Miss Pym and a Friend

Miss Pym and a Friend

Monday, September 4, 2017

The Girl of Glass and Snow


The Girl of Glass and Snow:

 

Feminist revision of fairy tales is not new.  Interpretation of any story is to be expected.  Literature dies without vision and revision. 

 

Pointing out the negative archetype aimed at older women in fairy tales is not a bad thing.  Remember, “older” could mean late twenties.  I was shocked last week at a wedding shower of friends whose family belongs to a strict religious denomination.  I heard comments describing her as an “older” bride.  She’s 26.  I was older than that when I married.  I must be a Methuselah bride.  Or corpse bride.  Another friend at 30 said she was called a Cougar.  My response was, “If you’re a cougar, then I’m a saber-toothed tiger!”

 

Seriously, I’m not considered old.  I still think the way I did in my twenties, and I don’t dress like I’m old. 

 

Yet, there is a stigma that is ancient against older women, however older is defined.  There is not enough room here to explore the hag archetype, and how it has affected literature, myth and history.  Certainly, that archetype was aimed at Erzebet.  When her husband died, she was somewhere in her 40s, wealthy, alone, of a different religion.  Other women in her position were also accused of witchcraft and perversion as she was, their properties forfeit.

 

The same thing happened to accused “witches” everywhere.  Our own Salem Witch Trials followed the same pattern.  The old, the poor, the healers, the single, the too wealthy, the outsiders, these were denounced.  Sarah Good, the pauper of Salem, is regularly described as an old hag, yet she was young enough to have a five year old daughter.  The best account is Marion Starkey’s, The Devil in Massachusetts.

 

On a PBS special of Walt Disney last night, I watched their account of the making of Snow White, and the implications of the magic mirror.  Mirrors are huge in feminist studies, and in the myth of Erzebet Bathory.  In a play by Velasquez, Las Meninas, the painter was brought before The Inquisition for a painting of Venus in front of the mirror.
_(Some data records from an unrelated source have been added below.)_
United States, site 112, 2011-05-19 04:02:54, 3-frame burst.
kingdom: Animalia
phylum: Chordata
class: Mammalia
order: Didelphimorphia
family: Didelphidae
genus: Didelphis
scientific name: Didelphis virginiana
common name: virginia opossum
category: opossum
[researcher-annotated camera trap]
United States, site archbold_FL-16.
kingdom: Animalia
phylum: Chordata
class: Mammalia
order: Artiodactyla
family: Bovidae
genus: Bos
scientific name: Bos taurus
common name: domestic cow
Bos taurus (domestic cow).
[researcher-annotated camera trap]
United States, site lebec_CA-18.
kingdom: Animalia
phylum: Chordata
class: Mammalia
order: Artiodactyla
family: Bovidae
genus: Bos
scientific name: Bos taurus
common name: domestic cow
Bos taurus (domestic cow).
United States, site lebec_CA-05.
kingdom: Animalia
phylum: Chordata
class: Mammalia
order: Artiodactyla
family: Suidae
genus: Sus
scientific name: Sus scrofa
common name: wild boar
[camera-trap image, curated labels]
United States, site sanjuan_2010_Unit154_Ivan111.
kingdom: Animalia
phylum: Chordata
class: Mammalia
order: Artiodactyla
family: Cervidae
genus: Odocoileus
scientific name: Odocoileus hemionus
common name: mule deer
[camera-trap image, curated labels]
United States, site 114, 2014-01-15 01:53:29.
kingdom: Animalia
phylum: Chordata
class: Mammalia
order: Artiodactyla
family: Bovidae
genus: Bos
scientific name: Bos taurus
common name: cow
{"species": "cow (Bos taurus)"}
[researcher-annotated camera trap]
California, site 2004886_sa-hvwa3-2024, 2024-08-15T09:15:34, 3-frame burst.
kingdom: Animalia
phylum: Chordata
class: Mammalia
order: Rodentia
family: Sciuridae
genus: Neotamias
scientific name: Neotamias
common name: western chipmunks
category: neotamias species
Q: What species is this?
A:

The hag, or evil witch, and Maleficent, were straight out of the examples in Sheila Jeffries’ excellent book, The Spinster and her Enemies.

 

Older women, widows, those retired in late Middle Age, the Marcia’s and Leonora Eyre’s of Barbara Pym’s works, her Miss Clovis’ and Excellent Women, there has often been no room for these in societies all over the world.  Native American peoples in some cases left widows out to die among the elements. James Michener told their story in fictional with his novel, Centennial.  Some Hindu societies had them die on their husband’s funeral pyres.  Even well meaning modern societies for orphans and widows marginalize them.  They are usually older, over 25, let’s say, and may have property which everyone else is only too happy to divest.

 

The story of Erzebet is a cautionary tale, universal in its tragedy, embodied in our fairy tales and retellings of “Snow White.”